From the chapter on China in Touchdown: An American Obsession Goes Global, in which the author notes that American football has drawn Chinese fans away from the NBA :

Playing football has gradually become a sign of fashion among some in the younger generation.

American football was introduced to China around the beginning of the twentieth century, a few decades after rugby. The Chinese gave the same name to these two sports due to the similar shape of the balls and the ways of playing, at least in people’s eyes. Both called ganlanqiu 橄榄球 (“olive ball” in Chinese), the two sports are differentiated by means of their national origin, with “British” (yingshi 英式) for rugby, and “American” (meishi 美式) for football….

By the end of the 1930s, American football had declined in popularity due to World War II, and finally disappeared completely in the beginning of the 1950s….

In promoting the NFL culture, the Super Bowl paves the way. The NFL offers this most valuable game to China for free. The Super Bowl XLIX attracted an audience of more than 10 million Chinese; and Super Bowl 50 was even played on Chinese Spring Festival Day. The Spring Festival Gala is the biggest evening party held by the CCTV and transmitted live on Spring Festival Eve. This traditional event started in 1983, and almost all Chinese families get together and watch nothing else but this party on TV (as many Americans do on Super Bowl day), transmitted live via more than nineteen media outlets, and attracting more than 12 million viewers. Of this audience, more than 5 million watched the game via the new media platforms, a growth of 85 percent over the last year.

The readership of #Super Bowl 50# was more than 380 million on micro-blog, which featured nearly three times as many as those on the game last year; and the issue was one of the top three sports issues on the micro-blog. It is worth noting that according to “the 2015 Sports White Book” published by micro-blog, the official blog account of the NFLCHINA represented the sixth biggest impact tournament institution on “the Ranking of Impact of Games and Medias,” surpassing some famous international professional leagues like the German Bundesliga and the Spanish Liga, thus proving the growing impact of the NFL in China (Di 50 Jie).

Additionally, after more than ten years of football development in China, in recent years, Chinese people, especially the younger generation, have seemed to grow tired of the over-coverage of NBA games….

“Gems and Pfister recruited a score of talented experts for Touchdown to produce what may well be that elusive definitive history. Awesome.” –Allen Guttmann, Amherst College, author of Sports: The First 5,000 Years

 

From the Berkshire Encyclopedia of World Sport:

. . . The influence of politics on sports, coupled with the development of media coverage, was one of the defining features of the development of international sports during the latter part of the twentieth century. The late U.S. President Richard Nixon used the pretext of a sporting exchange to nurture closer relations with hard-line Communist China. A table t:ennis match was scheduled between the two nations. This match led to a short period of high-level exchange, which became known as “Ping-Pong diplomacy.” The role that sports have played in the hardening of attitudes in tense situations should not be underestimated. In the former Yugoslavia prior to the war in the Balkans, soccer teams provided a focus for demonstration and even violent conflict that served to challenge interethnic relations. Illustrative examples during the early 1990s were matches between the Red Star Belgrade (Serbia) and Dynamo Zagreb (Croatia), which took on a significant political element. These often violent, highly charged matches mirrored the tensions related to the slow, inexorable collapse of the Yugoslav state.
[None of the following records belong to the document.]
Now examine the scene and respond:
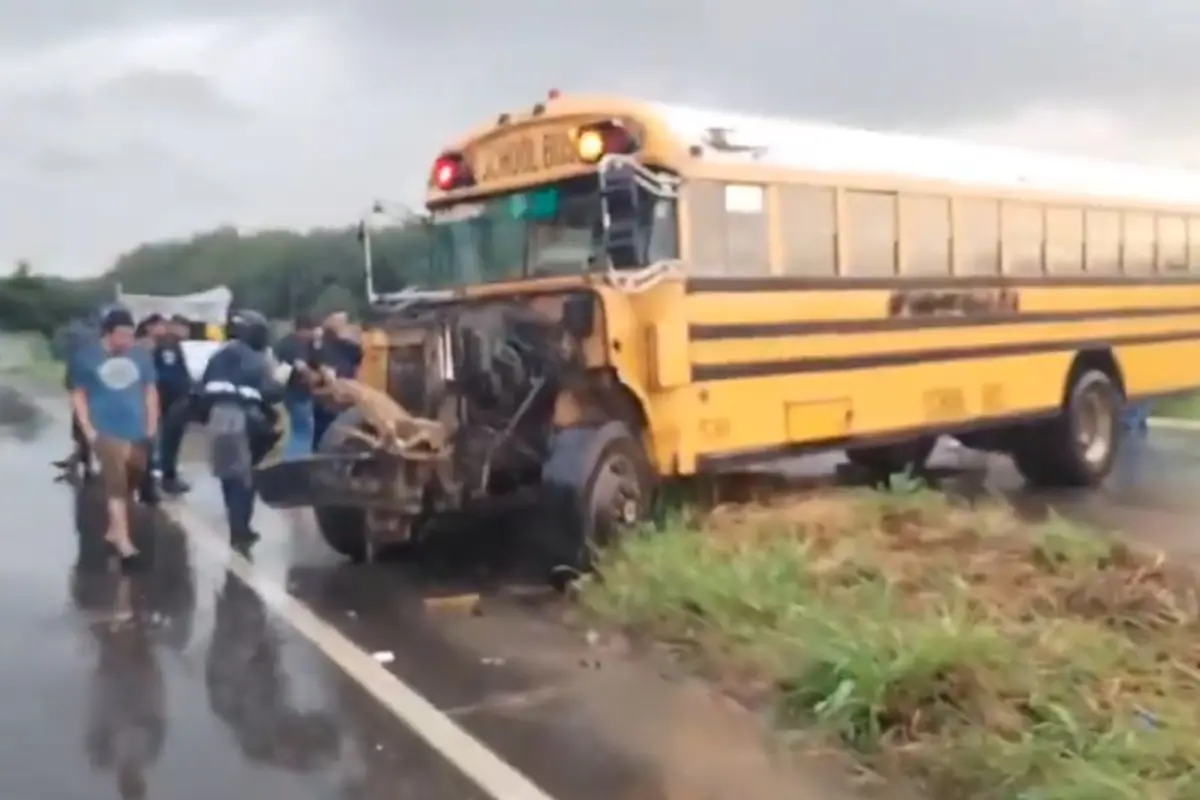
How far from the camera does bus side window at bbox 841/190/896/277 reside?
439 inches

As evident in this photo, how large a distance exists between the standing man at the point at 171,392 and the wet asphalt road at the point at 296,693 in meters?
3.63

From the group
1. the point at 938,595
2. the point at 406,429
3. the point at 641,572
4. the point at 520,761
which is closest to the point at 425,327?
the point at 406,429

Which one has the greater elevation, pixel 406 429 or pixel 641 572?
pixel 406 429

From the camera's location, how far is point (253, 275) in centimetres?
3303

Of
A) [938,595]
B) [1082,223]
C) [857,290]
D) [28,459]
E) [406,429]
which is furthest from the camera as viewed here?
[28,459]

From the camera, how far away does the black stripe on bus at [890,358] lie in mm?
10094

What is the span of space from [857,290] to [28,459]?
37.4 ft

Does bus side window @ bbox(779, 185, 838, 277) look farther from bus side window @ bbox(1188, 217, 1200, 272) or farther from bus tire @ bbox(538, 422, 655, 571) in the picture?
bus side window @ bbox(1188, 217, 1200, 272)

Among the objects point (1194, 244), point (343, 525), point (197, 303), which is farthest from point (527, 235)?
point (197, 303)

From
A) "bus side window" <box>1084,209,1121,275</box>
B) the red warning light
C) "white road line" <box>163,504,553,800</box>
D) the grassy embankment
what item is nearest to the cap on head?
"white road line" <box>163,504,553,800</box>

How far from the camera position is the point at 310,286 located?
13891 millimetres

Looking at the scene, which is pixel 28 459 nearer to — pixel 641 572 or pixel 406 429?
pixel 406 429

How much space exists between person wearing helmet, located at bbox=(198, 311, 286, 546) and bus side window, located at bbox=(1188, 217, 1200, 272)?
28.9ft

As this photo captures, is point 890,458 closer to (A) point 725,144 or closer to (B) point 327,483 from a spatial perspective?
(A) point 725,144
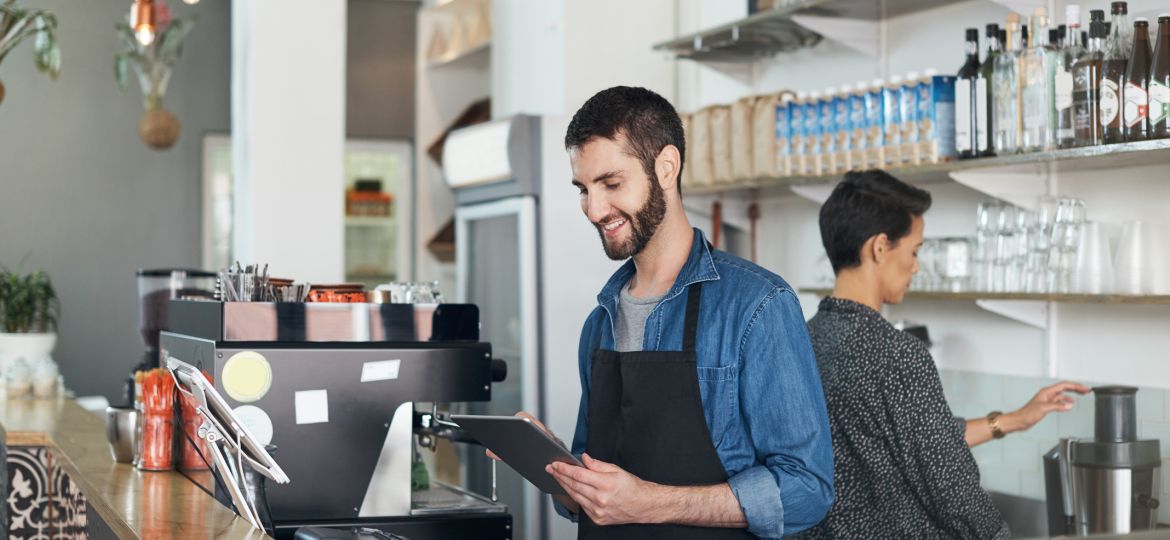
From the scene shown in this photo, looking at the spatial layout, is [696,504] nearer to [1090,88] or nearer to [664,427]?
[664,427]

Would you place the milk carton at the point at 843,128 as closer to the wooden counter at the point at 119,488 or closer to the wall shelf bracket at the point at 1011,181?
the wall shelf bracket at the point at 1011,181

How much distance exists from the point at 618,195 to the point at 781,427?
1.43 ft

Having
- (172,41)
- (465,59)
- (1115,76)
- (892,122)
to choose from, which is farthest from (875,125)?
(172,41)

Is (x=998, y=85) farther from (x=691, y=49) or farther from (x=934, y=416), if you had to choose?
(x=691, y=49)

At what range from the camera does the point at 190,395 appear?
7.55ft

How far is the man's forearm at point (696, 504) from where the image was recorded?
1.84 meters

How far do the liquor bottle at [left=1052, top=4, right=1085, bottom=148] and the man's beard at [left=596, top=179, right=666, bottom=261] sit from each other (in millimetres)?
1211

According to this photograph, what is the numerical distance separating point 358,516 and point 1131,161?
6.22 ft

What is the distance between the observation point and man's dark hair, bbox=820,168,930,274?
2502 millimetres

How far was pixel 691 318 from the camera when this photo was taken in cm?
194

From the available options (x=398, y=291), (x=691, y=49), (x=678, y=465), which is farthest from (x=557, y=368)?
(x=678, y=465)

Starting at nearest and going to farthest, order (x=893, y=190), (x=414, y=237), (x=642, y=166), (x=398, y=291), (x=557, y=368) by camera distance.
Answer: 1. (x=642, y=166)
2. (x=893, y=190)
3. (x=398, y=291)
4. (x=557, y=368)
5. (x=414, y=237)

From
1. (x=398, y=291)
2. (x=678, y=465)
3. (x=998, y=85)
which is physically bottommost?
(x=678, y=465)

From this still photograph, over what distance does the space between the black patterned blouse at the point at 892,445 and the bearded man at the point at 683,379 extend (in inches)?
23.1
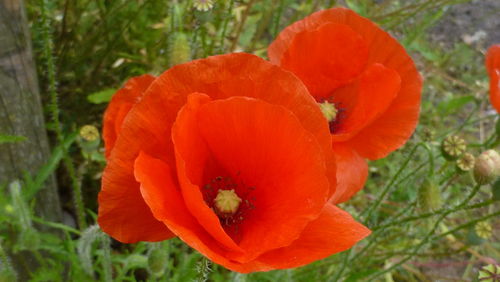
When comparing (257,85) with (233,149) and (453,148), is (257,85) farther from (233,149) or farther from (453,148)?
(453,148)

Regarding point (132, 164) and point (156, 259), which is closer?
point (132, 164)

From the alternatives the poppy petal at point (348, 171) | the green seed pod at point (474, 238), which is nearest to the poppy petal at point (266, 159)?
the poppy petal at point (348, 171)

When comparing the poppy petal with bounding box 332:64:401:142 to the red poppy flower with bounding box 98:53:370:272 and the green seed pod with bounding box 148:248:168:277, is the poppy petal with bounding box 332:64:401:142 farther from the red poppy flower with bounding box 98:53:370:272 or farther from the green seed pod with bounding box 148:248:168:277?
the green seed pod with bounding box 148:248:168:277

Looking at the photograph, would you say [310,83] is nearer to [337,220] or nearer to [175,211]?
[337,220]

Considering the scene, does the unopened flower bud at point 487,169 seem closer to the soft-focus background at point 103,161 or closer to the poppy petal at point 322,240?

As sports provide a focus for social interaction they inevitably come under pressure from those people seeking to use sports events (or success in an event) to highlight a particular political agenda. In many cases the attempt to control the political environment through sports results in a spectacular and contentious sporting outcome. Sports are undoubtedly a political endeavor when they involve national rivalries, and politics likely will continue to be central for sports on many fronts, both in a theoretical sense and in a practical sense. The strong representational element within sports (which in turn are supported by the political system) elevates sports within our social psyche and so makes them more important to our societies. Sports provide everyone from a head of state to a fringe ideologue with the ability to present his or her message to millions across the globe.

In most nations a separation exists between those people in charge of developing sports and those people in charge of funding sports. Even this separation of power on sound organizational principles is an example of politics affecting sports. Such separation fundamentally affects the interaction between groups related to the funding and organization of sports. Often as a result of the organizing and planning process, sports tend to exhibit characteristics related to a particular national identity and its perceived uniqueness. During this nonlinear process sports become increasingly relevant to societies in a representational sense. We should not underestimate the importance of the representational element of sports to policy and political groups. Politicians and political structures usually act to channel national resources toward certain sporting goals, particularly when a sport has enjoyed success on the world stage. The potential of a feel-good factor provided by sporting success to sustain the popularity of politicians has been recognized since ancient Roman times. Despite the protestations of many administrators and sportspeople, the link between sports and politics was firmly established before sports became the all-pervasive element of popular culture that they are today.